**Belge alıntısı**
⁂
KAYBEDECEKLERİMİZDEN ÇOK KAZANACAKLARIMIZ VAR!
Sizleri gerçeklerin geleceğimize fener tutması için gençliğin kendi öyküsünü dinlemeye davet ediyorum.
Hepimizin ailesi ekmek için nice zorluklara katlanıyor. Bizler onların en değerlileri, her zaman geleceğe olan güvenceleri olduk. Eğitimimizi onların gözetiminde yaptık. Bu süreçte yeni arkadaşlar edindik. Kimi arkadaşlarımız ailemiz kadar yakın oldu. Yaşamın her anı bize iki sınıf -işçiler ve patronlar- olduğunu gösteriyordu. Düşüncelerini sürekli dile getiren arkadaşlarımıza çoğu zaman hak verdik. Doğruydu, bölünen toplumda ailemiz ve geleceğimiz hiçe sayılıyordu. Bizler zenginleşmeye çalışsak bile bir şekilde buna el konuluyordu. Eve giren ekmek sayısı hiçbir gün artmazken televizyonlardan iş kazalarına bakıp gözyaşlarını seyrediyorduk. Çevremizde gelişen olaylarda arkadaşlarımızın gerginliğini, tepkilerini gördük. Düşünce akımları ve çevremiz gün gittikçe değişiyordu. Her gün yeni olaylar ortaya çıkarken biz de iş, eğitim, gelecek ve sağlık haklarımıza sahip çıkmaya çalışıyorduk. Arkadaşlarımız hepimizin işçi emekçi olduğunu ve varolan sınıflı toplumun gözardı edilmesinin sömürüye boyun eğmek olduğunu biliyordu. Bizler ölümlerin olmadığı eşit bir gelecek için bir araya geliyor ve tartışmalar yapıyorduk. Ülke sorunları bitmek tükenmek bilmiyor, özel sektör gün gittikçe yayılıyordu. Evdeki hesapla ay sonunu getirmek mümkün değildi. Aşırı sömürü hırsıyla gözünü kan bürümüş patronlar her ay yüzlerce işçinin iş cinayetlerine kurban gitmesine neden oluyorlardı. Bizler gelecegimizi kendi ellerimizle, özgürlük ve barış umutlarıyla kurmayı hedefledik. Geleceğe dair hedefleri kendimiz belirleyip sorunlarımızı beraber çözmeye karar verdik. Barışçıl, eşit ve kardeşçe yaşamayı geçmişten öğrendiklerimizle harmanlayıp mücadeleye devam edeceğiz.
⁂
**Sağlanan öğeler**
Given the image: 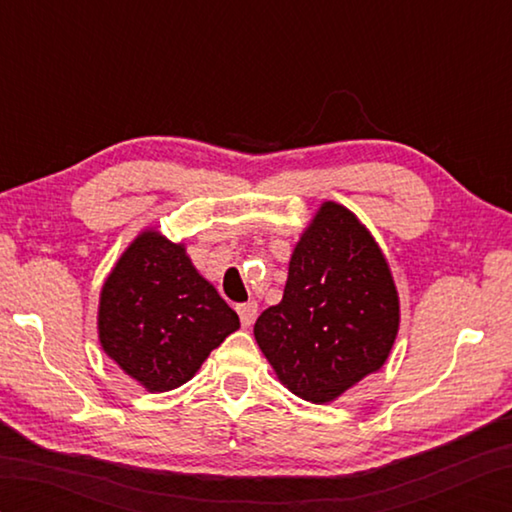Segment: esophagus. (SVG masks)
<instances>
[{
  "label": "esophagus",
  "instance_id": "obj_1",
  "mask_svg": "<svg viewBox=\"0 0 512 512\" xmlns=\"http://www.w3.org/2000/svg\"><path fill=\"white\" fill-rule=\"evenodd\" d=\"M237 314H239V319H242L244 328H250V325L255 323V317H257V303L255 301L242 303V306H237Z\"/></svg>",
  "mask_w": 512,
  "mask_h": 512
}]
</instances>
⁂
**Görev**
Belge alıntısında geçen "Bizler ölümlerin olmadığı eşit bir gelecek için bir araya geliyor ve tartışmalar yapıyorduk." cümlesini İngilizceye çevirin.

**Sonuç**
We were coming together and holding discussions for an equal future without deaths.